Moreover, it is important to note that although the inconveniences caused by spam is a problem worth targeting, a greater, darker problem emerges from it. As technology use increases, we are storing more and more of our private information on them, and in the “information cloud”. Take, for example, our very own HKID. The small chip inside them provides a link into one of Hong Kong’s many databases, containing our address, phone number, email address, and basically every bit of information that we will feel uncomfortable giving out. These databases are equipped with high-security features to prevent hacking, but hackers are always trying to be one step ahead. The security features of a U.S database failed a matter of days ago, leaking the private information of 18 million Americans into the hacker’s hands. If technology usage increases, so will the storage of information on them, and the more vulnerable that information will be. Think about it this way: If your houses’ door has a lock, a fingerprint scanner, and a key car reader, each able to open the door on its own, doesn’t a thief have more methods of opening the door? If your same door only had a fingerprint scanner, then the thief will have only one method of gaining access to your house. The same can be said about data security: the multiple sources represent the multiple methods of gaining access to the information. We are unconsciously helping hackers by increasing our usage of technology. If hackers do succeed, isn’t both society’s privacy and security under jeopardy?
Finally, it is important to note that a surfeit of new and powerful technology will inevitably lead to their modification for usage in warfare. We humans, with all our fancy gadgets, think we are superior to all the other animals and different from them. However, we too are a work of nature, and as a result conflict is woven deep into our natural instinct. We will inevitably approach a piece of powerful technology, such as computers, and try to link it with methods to produce great weaponry. In this case, the powerful computers’ components evolved into drones, guiding appendages for surface-to-air missiles, GPS trackers for intercontinental ballistic missiles, self-guiding depth charges, and an overwhelming amount of weaponry capable of being compared to the U.S arsenal. This dark point is outlined perfectly in a famous quote: “You can’t say that society does not progress, for in every war they kill you in a new way.” Does this sound good to society as a whole? Absolutely not.

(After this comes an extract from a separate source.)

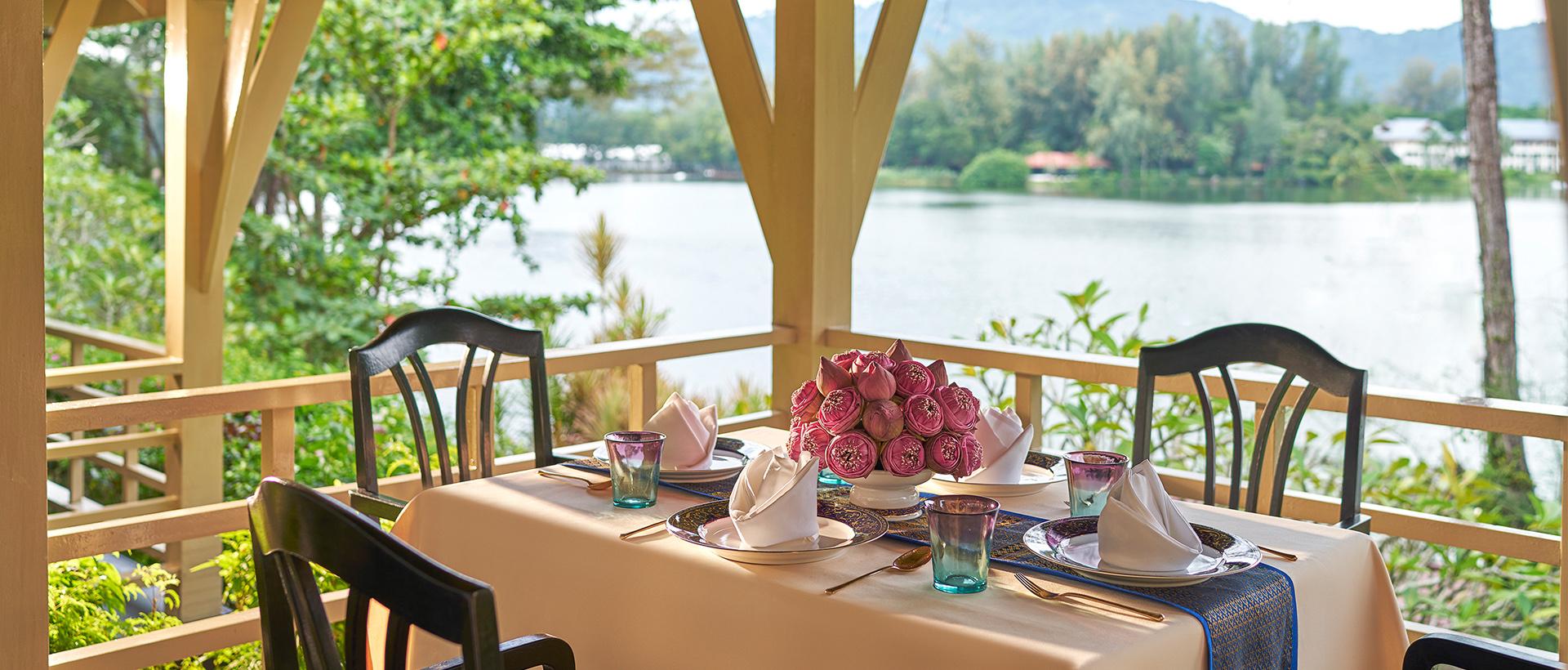 Dusit-Thani-Laguna-Ruen-Thai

Proponents of the opposite side of the argument has pointed out that the advance in technology has led to a great increase in society’s happiness due to increased convenience. Although this argument seems solid and valid, it is a common misconception that the proponents have failed to notice is just an illusion. Michael Sandel’s award-winning book “Justice” provided an intensive study and insightful analysis of this exact claim. By gathering data, it has been revealed that the reason why the technology seems to have greatly increased happiness is because of everybody’s utilitarian attitude when it comes to assessing a society’s many aspects. In simpler words, a utilitarian seeks to find the overall amount of happiness and satisfaction within a community, glossing over the individual aspects.
Putting this into an example might aid comprehension of this complicated claim. After the invention of the television, economical benefits skyrocketed and families rejoiced at a new method of entertainment, satisfying even the most critical utilitarian analyst. How, you might ask? Well, a utilitarian looks at a society with this common question: How well can this society be utilized to work? In other words, is the current situation of the society enabling it to provide benefits to make further improvements. However, to carry out the changes, the society’s overall satisfaction and happiness of its workers are needed, which ensure an appropriate working attitude.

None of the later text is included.